The AI Act entered into force on August 1, 2024. The first rules started applying on February 2, 2025, including AI literacy obligations and a comprehensive set of prohibited AI practices, meaning banned AI practices had to stop by that date. General-purpose AI model obligations, governance rules, and penalties began applying on August 2, 2025, subject to certain transition periods. From there, the phasing continues: most remaining obligations apply from August 2, 2026, while certain high-risk AI systems embedded in regulated products, such as medical devices and machinery, have until August 2, 2027. So the work now is less about waiting for “the AI Act deadline” and more about figuring out which parts apply to your business, in what role, and when.
EU AI Act: practical starting point:
1. What AI are we using?
2. Are we building it, deploying it, or relying on a vendor?
3. Does it touch customers, employees, or regulated decisions?

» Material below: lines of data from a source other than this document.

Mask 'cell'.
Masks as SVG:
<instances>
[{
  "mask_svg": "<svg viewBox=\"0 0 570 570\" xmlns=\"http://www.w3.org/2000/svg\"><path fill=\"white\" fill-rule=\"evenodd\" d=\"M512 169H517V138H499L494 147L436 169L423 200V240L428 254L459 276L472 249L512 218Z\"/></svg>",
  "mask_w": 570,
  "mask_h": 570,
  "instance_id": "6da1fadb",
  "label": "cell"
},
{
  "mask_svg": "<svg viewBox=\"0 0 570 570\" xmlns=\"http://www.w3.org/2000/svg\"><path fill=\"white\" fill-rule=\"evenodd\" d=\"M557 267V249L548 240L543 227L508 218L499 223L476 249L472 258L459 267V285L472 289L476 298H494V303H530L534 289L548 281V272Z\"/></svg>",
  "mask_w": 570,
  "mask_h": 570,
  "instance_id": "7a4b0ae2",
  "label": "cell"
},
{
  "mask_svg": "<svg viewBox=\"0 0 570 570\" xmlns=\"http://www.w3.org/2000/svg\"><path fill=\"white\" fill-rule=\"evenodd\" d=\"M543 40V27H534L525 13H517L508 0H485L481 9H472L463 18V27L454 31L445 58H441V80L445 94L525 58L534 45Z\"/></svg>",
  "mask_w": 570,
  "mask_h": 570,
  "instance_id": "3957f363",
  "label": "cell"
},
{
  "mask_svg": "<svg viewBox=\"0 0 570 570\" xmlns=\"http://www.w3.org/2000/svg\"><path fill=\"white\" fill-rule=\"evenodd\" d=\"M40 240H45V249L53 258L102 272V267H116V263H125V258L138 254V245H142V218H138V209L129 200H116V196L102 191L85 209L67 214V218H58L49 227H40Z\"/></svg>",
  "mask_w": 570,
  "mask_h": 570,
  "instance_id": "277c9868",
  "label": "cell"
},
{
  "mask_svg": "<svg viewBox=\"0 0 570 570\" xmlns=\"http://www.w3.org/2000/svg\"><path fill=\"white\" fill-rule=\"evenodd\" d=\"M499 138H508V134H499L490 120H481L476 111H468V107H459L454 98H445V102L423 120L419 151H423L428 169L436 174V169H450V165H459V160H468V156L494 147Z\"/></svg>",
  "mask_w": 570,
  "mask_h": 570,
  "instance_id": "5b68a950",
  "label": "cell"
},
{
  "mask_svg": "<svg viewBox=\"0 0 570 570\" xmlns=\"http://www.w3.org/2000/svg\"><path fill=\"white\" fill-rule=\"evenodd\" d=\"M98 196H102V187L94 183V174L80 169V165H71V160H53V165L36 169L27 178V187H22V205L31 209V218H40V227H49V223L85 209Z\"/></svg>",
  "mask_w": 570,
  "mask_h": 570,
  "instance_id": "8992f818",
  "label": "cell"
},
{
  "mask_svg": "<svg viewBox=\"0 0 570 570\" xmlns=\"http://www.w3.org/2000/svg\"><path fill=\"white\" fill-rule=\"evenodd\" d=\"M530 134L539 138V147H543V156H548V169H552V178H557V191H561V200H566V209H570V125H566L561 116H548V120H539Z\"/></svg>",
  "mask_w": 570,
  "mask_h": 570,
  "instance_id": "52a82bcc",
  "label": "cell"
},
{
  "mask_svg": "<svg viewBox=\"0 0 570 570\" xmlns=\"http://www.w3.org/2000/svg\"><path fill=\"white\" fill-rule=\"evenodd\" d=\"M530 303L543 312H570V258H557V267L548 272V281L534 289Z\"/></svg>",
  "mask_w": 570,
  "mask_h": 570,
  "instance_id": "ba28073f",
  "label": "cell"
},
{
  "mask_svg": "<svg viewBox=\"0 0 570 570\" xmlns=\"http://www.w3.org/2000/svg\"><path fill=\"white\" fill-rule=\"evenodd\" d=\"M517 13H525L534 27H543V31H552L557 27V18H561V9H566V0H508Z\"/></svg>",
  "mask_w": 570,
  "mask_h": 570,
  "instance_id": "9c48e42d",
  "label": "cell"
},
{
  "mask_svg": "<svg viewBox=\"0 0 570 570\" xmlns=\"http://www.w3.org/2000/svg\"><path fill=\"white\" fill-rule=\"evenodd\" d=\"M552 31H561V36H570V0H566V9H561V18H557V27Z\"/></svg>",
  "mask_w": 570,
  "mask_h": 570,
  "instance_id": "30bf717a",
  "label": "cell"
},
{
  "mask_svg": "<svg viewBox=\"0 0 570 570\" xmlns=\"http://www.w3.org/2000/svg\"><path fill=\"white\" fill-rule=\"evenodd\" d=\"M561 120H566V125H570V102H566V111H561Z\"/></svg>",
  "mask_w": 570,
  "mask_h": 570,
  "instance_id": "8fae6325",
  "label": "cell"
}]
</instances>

4. Is it prohibited, high-risk, GPAI, transparency-related, or lower-risk?
5. What evidence do we have that it is being managed?
The work starts with an inventory. Not a perfect spreadsheet that gets stale in a month, but a real map of where AI shows up in the business. This includes product features, internal tools, vendor systems, and workflows that affect customers, employees, or regulated decisions. That means understanding where AI is generating, classifying, recommending, summarizing, detecting, scoring, or deciding.
From there, the question becomes ownership. Who knows what the system does? What data does it use? Who is the vendor? Which humans review the output? What logs exist? What happens when the system is wrong?
That is the real shift under the EU AI Act. AI governance is no longer just a policy statement or a procurement checklist. It is an evidence exercise. Companies will need to show that they know where AI is being used, how risk is being classified, what controls are in place, and whether those controls are actually working.
The companies that are best prepared will be the ones that can connect their AI policies to real controls, evidence, and accountability.